4. The motion energy model “sees” motion in the marios just like we do

When we ran the motion energy model on the mario stimulus, those filters from the 1980s predict the same motion that we see. I’d say this a different way. The marios are constructed using these fundamental elements of motion. So, yea, they’re totally moving. They just aren’t going anywhere. And, yes, I know what people mean when they say “nothing is moving”.

5. Human vision relies on change

The motion energy filters we made were constructed using derivative filters. Derivatives are all about change. A large change in space is an edge. A large change in time is an appearance or disappearance. A change in both space and time is motion. Early vision mostly measures changes. That means your perception is going to be dependent on signals that are reflecting changes.

Finally, some interesting perspectives on Twitter…

Some other people have pointed out the strong effect of the edges for seeing object motion.

I think another way of saying this is that early vision works with derivatives, and high-level vision can only integrate those signals. So it kinda makes sense that high-level percepts would depend so much on edges.

Additionally, some people report being able to modulate whether they see the motion or not.

I’m not quite sure about the interpretation regarding “sense of self”, but I can also modulate how big the effect is. One trivial way to do this is to move my eyes to different locations. If I look well off the marios, there is no perceived motion. But that’s not what this Tweet was about.

If I try hard enough (and I’m not sure exactly what I’m doing), I can get the effect to go away. I have two ideas about this. The first is that maybe I’m doing something weird with my fixational eye movements or accommodation. The second option is that I’m playing with my attentional readout of the low-level sensory signals. There’s no getting around what’s in the video (there is motion energy), so to be able to modulate this has something to do with how it’s integrated.

Update: Does Flownet2 match our perception?

Flownet2 is the latest version of Deep Learning’s answer to optic flow. For our intents and purposes here optic flow just means visual motion. The paper describing the model is here and NVIDIA have kindly provided a pytorch implementation.
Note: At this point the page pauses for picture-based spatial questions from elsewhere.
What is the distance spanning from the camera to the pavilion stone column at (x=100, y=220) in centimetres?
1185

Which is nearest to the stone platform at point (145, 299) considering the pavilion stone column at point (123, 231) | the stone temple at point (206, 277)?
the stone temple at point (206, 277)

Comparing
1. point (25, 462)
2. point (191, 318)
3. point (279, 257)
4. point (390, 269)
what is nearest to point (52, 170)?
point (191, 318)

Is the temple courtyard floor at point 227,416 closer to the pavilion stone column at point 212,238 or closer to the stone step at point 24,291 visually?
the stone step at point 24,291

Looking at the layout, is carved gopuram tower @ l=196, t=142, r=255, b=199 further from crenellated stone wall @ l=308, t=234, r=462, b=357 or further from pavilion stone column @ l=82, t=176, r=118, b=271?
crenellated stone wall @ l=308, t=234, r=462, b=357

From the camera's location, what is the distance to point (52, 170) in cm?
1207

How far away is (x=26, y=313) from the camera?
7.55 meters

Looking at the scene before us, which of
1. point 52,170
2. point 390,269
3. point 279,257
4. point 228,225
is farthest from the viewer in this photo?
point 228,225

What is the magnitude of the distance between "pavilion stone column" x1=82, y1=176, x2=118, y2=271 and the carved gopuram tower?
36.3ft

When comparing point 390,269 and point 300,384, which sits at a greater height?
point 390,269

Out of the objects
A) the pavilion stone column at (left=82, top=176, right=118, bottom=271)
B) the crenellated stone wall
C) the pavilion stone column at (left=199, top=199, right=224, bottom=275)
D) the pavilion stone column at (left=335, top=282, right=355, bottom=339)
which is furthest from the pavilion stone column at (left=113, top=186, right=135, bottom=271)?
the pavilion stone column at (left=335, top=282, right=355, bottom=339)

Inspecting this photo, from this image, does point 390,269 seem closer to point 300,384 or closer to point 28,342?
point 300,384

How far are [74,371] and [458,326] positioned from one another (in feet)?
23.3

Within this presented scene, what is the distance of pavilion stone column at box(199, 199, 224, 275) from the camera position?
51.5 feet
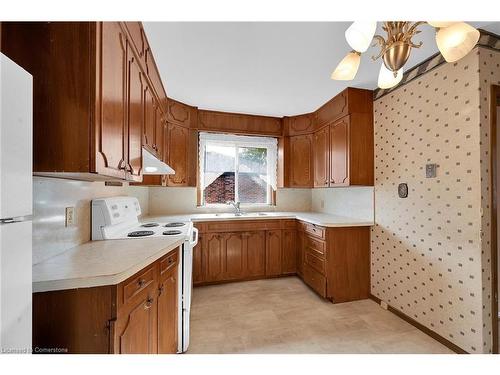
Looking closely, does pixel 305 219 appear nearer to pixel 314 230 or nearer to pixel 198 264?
pixel 314 230

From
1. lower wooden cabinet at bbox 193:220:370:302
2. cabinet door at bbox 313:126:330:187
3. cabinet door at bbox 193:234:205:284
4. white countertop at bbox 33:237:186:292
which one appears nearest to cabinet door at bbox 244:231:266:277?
lower wooden cabinet at bbox 193:220:370:302

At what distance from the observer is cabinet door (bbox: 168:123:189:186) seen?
267 centimetres

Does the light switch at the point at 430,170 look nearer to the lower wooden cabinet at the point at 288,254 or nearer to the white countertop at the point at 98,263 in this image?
the lower wooden cabinet at the point at 288,254

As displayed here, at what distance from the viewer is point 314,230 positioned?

I haven’t had much time to play with the full model, and I’m currently limited to frame width that cropped my original video, but it’s already producing interesting and VERY different output than Adelson Bergen.

Here’s a video visualizing the optic flow produced by FlowNet2 in the mario illusion and comparing that to Adelson Bergen:

First off, flownet looks beautiful, but it totally fails to capture the illusion. I haven’t had a chance to try other versions of the model, but this is not a win for modern machine learning. Adelson Bergen, on the other hand, captures the perceptual effect well. I think I’ll do a deep dive into flownet in the future and see whether there is evidence for phase invariance, or why it is so blobby and full of flicker. Anyway, for now, it’s nice to see that such a simple model from the 1980s performs so well on this “task”. Makes you wonder whether building in some of these principled constraints would make flownet match human perception more closely.